### [TEXTE FOURNI]
-----

En France, il ne se passe pratiquement plus un jour sans que l’Algérie soit frontalement attaquée. Ces attaques, d’une grande violence et souvent tintées de racisme, émanent aussi bien de l’extrême droite que de la droite.
La polémique fait rage depuis quelques semaines en France. C’est devenu presque coutumier. Un réflexe. A chaque période de crise entre Alger et Paris, l’Algérie est propulsée au centre de vrais-faux débats. La droite et l’extrême droite ne ratent aucune occasion pour enfourcher leur cheval préféré pour déverser leur haine contre les Algériens et leur pays, l’Algérie. Les représentants de ces deux courants politiques n’hésitent pas à remettre au-devant de la scène leur exigence d’une renégociation des Accords algéro-français de 1968, jugés «trop avantageux» pour les ressortissants algériens. Ce refrain, désormais repris au plus haut niveau de l’Etat français, est régulièrement chanté par des médias grand public de ce pays. Ce mouvement d’ensemble prend des allures de vraie campagne anti-algérienne.

-----

Enregistrements extraits

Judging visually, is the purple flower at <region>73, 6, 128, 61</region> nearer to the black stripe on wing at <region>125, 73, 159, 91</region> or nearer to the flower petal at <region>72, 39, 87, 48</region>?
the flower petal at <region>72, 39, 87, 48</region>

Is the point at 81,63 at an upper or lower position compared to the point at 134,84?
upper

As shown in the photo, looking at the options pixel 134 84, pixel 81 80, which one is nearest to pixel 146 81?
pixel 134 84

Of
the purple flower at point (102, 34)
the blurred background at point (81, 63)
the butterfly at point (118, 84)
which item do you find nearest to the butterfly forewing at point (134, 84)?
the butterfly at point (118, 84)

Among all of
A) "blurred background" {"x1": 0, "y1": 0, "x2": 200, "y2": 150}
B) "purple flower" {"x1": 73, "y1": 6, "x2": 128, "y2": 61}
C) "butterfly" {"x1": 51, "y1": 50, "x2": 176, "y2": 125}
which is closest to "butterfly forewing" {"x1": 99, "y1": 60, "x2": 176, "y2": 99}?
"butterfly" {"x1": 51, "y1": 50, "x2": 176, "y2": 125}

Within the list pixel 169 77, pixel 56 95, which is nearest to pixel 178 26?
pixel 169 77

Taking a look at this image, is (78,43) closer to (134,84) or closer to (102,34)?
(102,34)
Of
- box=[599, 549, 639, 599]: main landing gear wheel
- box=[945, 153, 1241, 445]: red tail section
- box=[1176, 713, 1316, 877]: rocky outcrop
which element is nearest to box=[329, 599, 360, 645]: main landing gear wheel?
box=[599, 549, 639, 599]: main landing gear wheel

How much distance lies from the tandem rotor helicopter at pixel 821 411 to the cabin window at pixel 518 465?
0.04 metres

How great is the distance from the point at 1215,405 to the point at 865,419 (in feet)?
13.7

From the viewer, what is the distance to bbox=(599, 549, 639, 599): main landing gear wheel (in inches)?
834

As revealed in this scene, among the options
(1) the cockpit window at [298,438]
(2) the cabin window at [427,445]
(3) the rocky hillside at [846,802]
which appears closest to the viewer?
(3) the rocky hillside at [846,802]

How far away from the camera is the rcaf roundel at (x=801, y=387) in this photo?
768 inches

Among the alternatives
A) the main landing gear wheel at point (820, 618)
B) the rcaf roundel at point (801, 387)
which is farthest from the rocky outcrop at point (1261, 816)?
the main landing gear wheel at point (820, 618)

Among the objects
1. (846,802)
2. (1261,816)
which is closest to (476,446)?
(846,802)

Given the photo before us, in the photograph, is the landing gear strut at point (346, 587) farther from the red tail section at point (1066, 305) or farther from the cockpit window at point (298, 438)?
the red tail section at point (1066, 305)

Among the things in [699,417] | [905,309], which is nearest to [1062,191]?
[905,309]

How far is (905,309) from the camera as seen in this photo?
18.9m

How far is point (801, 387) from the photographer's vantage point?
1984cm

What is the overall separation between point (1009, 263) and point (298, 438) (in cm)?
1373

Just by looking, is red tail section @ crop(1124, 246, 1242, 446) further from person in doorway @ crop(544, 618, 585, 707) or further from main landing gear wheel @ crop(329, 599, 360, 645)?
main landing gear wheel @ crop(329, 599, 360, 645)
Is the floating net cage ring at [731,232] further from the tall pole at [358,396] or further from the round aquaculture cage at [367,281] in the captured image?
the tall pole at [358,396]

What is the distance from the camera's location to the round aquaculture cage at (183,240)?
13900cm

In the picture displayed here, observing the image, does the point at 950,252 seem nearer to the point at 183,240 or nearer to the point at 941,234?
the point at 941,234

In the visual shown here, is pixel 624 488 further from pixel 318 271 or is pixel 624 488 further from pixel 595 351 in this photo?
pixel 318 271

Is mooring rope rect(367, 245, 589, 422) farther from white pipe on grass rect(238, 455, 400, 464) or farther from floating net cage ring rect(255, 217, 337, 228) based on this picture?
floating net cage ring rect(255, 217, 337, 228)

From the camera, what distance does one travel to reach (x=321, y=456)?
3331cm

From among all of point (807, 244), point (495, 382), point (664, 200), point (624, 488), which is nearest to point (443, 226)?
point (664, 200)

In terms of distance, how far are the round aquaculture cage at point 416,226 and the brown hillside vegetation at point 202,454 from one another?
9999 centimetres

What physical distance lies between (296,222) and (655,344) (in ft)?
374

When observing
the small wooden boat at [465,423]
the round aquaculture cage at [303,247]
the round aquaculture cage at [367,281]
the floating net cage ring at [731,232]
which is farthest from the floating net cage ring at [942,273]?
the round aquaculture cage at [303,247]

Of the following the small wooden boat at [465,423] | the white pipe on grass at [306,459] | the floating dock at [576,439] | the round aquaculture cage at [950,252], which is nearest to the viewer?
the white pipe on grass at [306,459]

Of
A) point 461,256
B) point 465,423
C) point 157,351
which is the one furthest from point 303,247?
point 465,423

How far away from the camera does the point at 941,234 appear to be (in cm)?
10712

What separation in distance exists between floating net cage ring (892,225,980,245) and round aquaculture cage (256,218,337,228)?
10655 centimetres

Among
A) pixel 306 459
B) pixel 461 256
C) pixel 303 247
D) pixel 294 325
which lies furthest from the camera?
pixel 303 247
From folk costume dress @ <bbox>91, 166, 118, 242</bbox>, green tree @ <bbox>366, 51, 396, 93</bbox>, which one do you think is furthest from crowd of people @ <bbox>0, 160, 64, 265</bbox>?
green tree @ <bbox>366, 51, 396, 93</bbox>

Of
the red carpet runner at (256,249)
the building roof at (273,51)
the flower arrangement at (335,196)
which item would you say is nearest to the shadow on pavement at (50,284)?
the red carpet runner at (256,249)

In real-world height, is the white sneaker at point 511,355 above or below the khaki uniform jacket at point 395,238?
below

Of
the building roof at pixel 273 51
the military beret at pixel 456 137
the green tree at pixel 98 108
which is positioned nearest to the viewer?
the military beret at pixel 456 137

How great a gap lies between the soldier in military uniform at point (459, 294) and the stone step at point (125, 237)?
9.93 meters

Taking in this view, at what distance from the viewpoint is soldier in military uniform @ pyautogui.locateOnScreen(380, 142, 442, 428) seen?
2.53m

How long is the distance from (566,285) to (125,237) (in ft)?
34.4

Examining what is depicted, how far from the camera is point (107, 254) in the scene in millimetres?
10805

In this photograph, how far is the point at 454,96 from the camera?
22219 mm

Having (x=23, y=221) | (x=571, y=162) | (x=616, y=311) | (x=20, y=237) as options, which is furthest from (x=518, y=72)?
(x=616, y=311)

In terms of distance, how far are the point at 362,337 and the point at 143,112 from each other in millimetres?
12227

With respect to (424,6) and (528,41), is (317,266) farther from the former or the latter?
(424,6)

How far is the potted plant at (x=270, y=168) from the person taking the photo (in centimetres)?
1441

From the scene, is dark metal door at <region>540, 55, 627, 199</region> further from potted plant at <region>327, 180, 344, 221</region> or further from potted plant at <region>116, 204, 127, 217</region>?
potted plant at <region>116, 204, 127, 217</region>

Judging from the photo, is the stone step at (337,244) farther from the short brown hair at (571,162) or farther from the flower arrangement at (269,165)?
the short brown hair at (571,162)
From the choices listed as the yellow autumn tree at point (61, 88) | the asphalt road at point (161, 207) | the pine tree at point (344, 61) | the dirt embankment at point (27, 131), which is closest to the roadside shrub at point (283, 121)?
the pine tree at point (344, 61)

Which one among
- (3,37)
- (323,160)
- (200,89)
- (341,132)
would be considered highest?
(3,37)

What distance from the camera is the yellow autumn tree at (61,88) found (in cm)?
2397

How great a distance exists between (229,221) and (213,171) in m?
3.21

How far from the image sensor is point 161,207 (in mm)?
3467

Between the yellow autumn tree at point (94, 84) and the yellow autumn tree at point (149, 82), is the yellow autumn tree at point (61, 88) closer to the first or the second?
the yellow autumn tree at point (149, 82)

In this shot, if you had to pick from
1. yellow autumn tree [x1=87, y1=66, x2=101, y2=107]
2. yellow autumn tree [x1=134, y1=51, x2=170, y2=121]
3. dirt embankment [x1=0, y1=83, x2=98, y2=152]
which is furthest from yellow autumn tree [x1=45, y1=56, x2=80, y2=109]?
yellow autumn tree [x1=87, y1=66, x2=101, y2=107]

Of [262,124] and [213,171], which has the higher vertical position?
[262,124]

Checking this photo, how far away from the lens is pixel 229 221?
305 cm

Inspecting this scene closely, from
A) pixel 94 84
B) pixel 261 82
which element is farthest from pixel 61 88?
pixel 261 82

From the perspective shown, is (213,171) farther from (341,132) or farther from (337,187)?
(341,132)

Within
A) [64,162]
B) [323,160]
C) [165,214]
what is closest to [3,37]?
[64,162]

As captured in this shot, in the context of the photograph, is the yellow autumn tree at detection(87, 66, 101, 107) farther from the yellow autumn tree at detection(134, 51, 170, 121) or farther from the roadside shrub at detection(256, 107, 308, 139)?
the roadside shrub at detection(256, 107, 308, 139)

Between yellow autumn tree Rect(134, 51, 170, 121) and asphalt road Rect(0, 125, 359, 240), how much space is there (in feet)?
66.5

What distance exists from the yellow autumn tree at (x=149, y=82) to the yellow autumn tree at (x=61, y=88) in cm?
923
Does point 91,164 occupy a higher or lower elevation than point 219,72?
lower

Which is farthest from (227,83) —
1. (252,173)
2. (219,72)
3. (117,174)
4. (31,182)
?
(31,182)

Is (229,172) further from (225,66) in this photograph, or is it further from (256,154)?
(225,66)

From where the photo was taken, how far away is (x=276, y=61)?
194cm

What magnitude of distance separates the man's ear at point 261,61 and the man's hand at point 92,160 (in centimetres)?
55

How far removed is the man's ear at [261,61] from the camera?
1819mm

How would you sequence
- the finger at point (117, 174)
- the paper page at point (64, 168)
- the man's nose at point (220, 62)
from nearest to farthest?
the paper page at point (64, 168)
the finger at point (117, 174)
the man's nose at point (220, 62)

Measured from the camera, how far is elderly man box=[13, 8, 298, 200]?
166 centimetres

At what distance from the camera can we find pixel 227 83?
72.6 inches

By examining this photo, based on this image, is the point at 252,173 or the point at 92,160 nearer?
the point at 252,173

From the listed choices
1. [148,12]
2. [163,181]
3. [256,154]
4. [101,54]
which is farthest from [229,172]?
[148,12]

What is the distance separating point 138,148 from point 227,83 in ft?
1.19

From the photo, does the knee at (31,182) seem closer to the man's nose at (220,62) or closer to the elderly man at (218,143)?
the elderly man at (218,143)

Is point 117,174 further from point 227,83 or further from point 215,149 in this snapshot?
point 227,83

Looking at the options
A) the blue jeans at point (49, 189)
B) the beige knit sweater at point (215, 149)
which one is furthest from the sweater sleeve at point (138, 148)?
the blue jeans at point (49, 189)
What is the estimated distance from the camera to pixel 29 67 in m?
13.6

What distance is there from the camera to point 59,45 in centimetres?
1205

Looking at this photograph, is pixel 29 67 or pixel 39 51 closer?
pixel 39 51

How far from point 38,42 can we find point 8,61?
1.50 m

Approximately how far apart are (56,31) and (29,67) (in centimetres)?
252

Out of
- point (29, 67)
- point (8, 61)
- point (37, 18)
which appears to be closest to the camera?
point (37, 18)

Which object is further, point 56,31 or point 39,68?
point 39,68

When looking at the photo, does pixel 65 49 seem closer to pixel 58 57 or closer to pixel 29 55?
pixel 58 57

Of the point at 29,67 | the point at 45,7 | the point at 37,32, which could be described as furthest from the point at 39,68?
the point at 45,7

-----

### [OBJECTIFS]
1. Dans le texte sur l'Algérie, de quelle année datent les accords algéro-français dont la droite et l'extrême droite réclament la renégociation ?
2. Quels acteurs le texte sur l'Algérie désigne-t-il comme auteurs des attaques contre l'Algérie ou comme relais de l'exigence de renégocier les accords ?
3. Pouvez-vous reprendre le texte sur l'Algérie là où il s'arrête et en écrire la suite ?

### [RÉPONSES À L'EXERCICE]
1. Ils datent de 1968.

2. L'extrême droite, la droite, le plus haut niveau de l'État français et les médias grand public.

3.
Pour sa première intervention devant les députés où il présentait sa déclaration de politique générale, le Premier ministre français, Michel Barnier, a appelé à son tour à la révision des Accords de 1968. Dans son discours du 1er octobre, il n’a pas cité directement ce texte. Mais tout le monde aura compris le message. Selon lui, «certains accords bilatéraux ne correspondent plus aux réalités d’aujourd’hui». Michel Barnier, encouragé par les applaudissements des élus de la droite et de l’extrême droite, a fait également savoir qu’il veut «conditionner davantage l’octroi de visas avec l’obtention de laissez-passer consulaires nécessaires aux reconduites à la frontière» des étrangers, notamment les Algériens, qui font l’objet d’une OQTF (obligation de quitter le territoire français).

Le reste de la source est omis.